It was heavily shaded down there. Big, stately trees hugged the bank, stretching their branches out over the river, which looked to be about thirty feet across and two or three feet deep. It was still moving fast on its way out of the mountains; the roar of water cascading over boulders made it hard to hear Tippet's voice on the walkie-talkie, and Judy and Allen had to shout to make themselves heard even a few feet away from one another.
Judy didn't bother trying. She just pried the lid off the bucket, took her stuff sack out, dipped the bucket in the stream—
—and the next thing she knew she was in the water. She screamed in surprise, got a mouthful of ice cold snowmelt that she swallowed before she could stop herself, then smacked her shoulder into a rock. She didn't let go of the bucket. The water was freezing and the same shoulder clipped another rock as she thrashed around trying to get her feet under her, but she kept a death-grip on the handle. She wasn't about to lose it now. She had walked all morning to fill that bucket, and in the process left the hyperdrive unguarded for anyone who came along to steal it; she wasn't going to compound her ineptitude by going back empty-handed.

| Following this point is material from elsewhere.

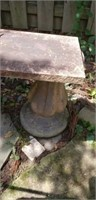2 concrete fountain bases with concrete bench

The rocks were at least rounded from erosion. Judy caromed off one after another, bouncing along like a boulder herself while the bucket dragged her downstream like a parachute in the wind. She pulled it up against her stomach and rolled over it, bringing her head out of the water for a second before she tumbled on around.
"Judy!"
She gasped a quick breath and saw Allen reaching for her, but when she stretched out an arm for him to grab, there was still a foot of space between their fingers.
She went under again, rolled sideways, and managed to get her feet beneath her. Momentum carried her upright, and even though she knew the reaction would push her even farther into the stream, she flung the bucket toward the bank.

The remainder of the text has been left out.